The Speedtail promised 250 mph when it was first revealed in October 2018, and 250 mph is what it delivered earlier this month—more than 30 times, in fact—at the Johnny Bohmer Proving Grounds at the Kennedy Space Center in Florida. That’s where McLaren test driver Kenny Brack pushed the hybrid Speedtail to … what may or may not be its actual limit. With 1,055 hp and 848 lb-ft of torque courtesy of a twin-turbocharged 4.0-liter V8 paired with an electric motor, the Speedtail has been able to hit 250 mph at the Kennedy Space Center with ease. But could it do more?
We say “may or may not” because 250 mph is a nice round number, and it’s difficult for the powertrain and aerodynamics to coordinate with each other to reach a very specific, even number and go no further. By that we mean it’s unlikely that the Speedtail runs out of power exactly at the 250-mph mark and won’t do 251 mph, for example. Or a different top speed at a different location. The way automakers often record top speeds is averaging the numbers from several runs, so exactly 250 mph might not have been the highest speed displayed on several devices measuring speed during these runs.
Speaking of locations, McLaren has been testing the Speedtail at Papenburg in Germany as well as Idiada in Spain, so given the different road surfaces and atmospheric conditions, we’d venture that its top speeds—unless held in check by very rigid software—could have been different at all three locations.
“It’s fitting that the Speedtail’s high-speed test program concluded with multiple maximum-speed runs at a location strongly associated with pushing the boundaries of extreme performance and engineering excellence,” said McLaren Automotive CEO, Mike Flewitt. “The Speedtail is a truly extraordinary car that epitomizes McLaren’s pioneering spirit and perfectly illustrates our determination to continue to set new benchmarks for supercar and hypercar performance.”

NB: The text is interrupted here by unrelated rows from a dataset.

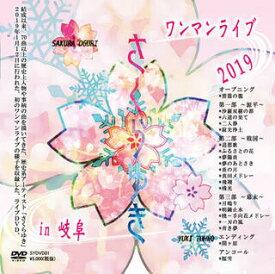 さくらゆき初ワンマンライブ2019!in岐阜 DVD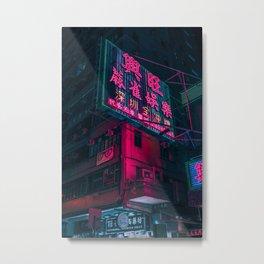 Tokyo Neon Lights Metal Print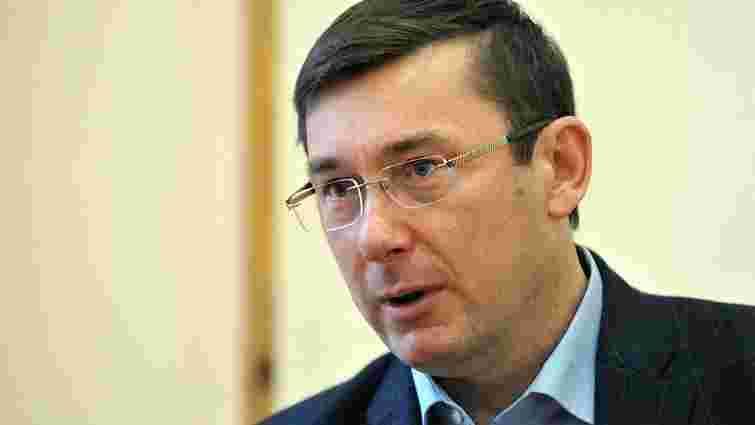 Юрій Луценко передав справи деяких посадовців часів Януковича до військової прокуратури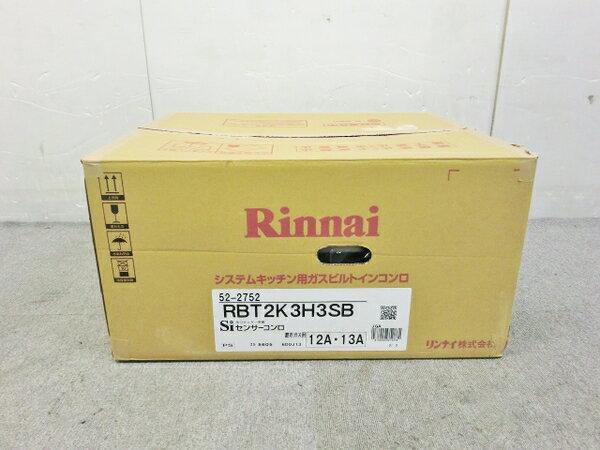 未使用 【中古】 未開封 Rinnai リンナイ RBT2K3H3SB ガスビルトインコンロ 2口 グリル無し 45cmタイプ   O2510346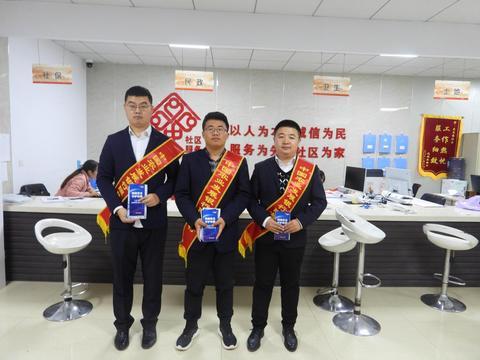 中国农业发展银行隰县支行开展2021年国家网络安全宣传周活动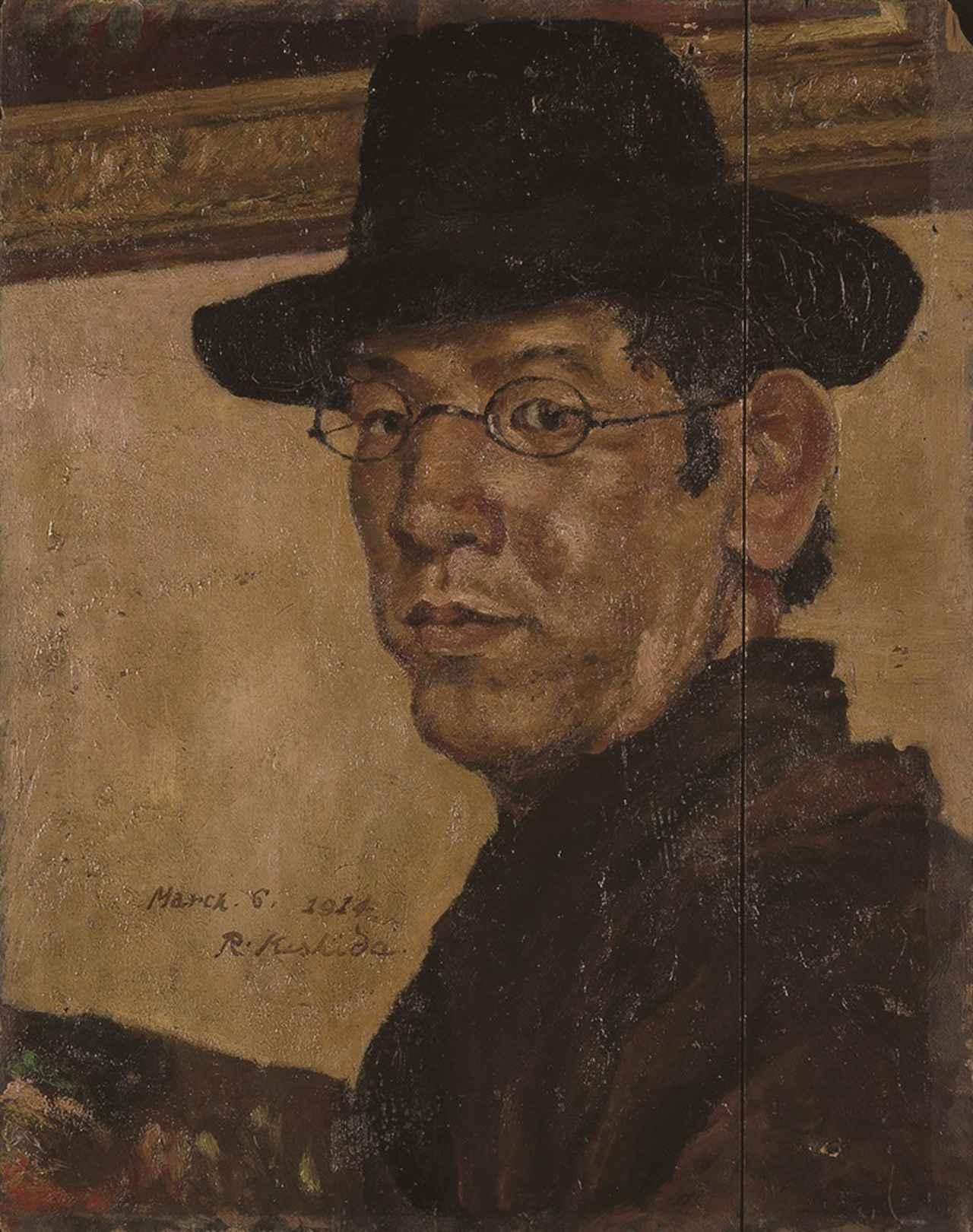 画像: 《黒き帽子の自画像》 1914 年 3 月 6 日 油彩/板 51.3×39.2cm 個人蔵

The 250-mph mark isn’t the only company record that the Speedtail managed to set at the Kennedy Space Center and other tracks. The long coupe hit 300 kmh (186 mph) from a standstill in just 13 seconds. That’s quicker than any other McLaren model.
Its top speed makes the McLaren Speedtail the fastest McLaren out there, but it doesn’t make it the fastest production car. In fact, it’s pretty far from the top. The Bugatti Veyron kicked off the latest speed craze back in 2005 with a 253-mph top speed, and Bugatti has been able to chip away at that mark for more than a decade with the Veyron Super Sport later boasting a top speed of 268 mph. In that time, cars like the Koenigsegg Agera RS have been able to score points against Bugatti while it was distracted, hitting 284 mph in 2017. But Bugatti was able to regain its near-monopoly on land rockets just this year when the Chiron managed to squeeze out a top speed of 304.77 mph, achieving that first in August 2019.
It’s also worth mentioning, a McLaren F1 (with a tweaked rev limiter) managed 240.1 mph a bit more than 20 years ago, in 1998, after taking a few spins around Volkswagen’s Ehra-Lessien proving grounds. Among the more-impressive stats related to that run—and there are plenty to choose from—is that the F1 achieved this with a bit more than half Speedtail’s horsepower, producing 627 hp and 479 lb-ft of torque with its 6.1-liter V12. So one way of looking at the Speedtail’s stated ability is that its tremendous horsepower advantage only buys it about 10 mph over the decades-old F1.
Speaking of buying, where will buyers of the Speedtail be able to hit these speeds?
Probably not anywhere in the U.S. All 106 examples of the Speedtail cannot be produced to U.S. specs given the unique seating arrangement and thus will not be able to be registered for the road. There are some ways around that for supercar owners—via Show and Display, for example—but we wouldn’t expect a Speedtail to pass us on the interstate anytime soon. Especially at 250 mph.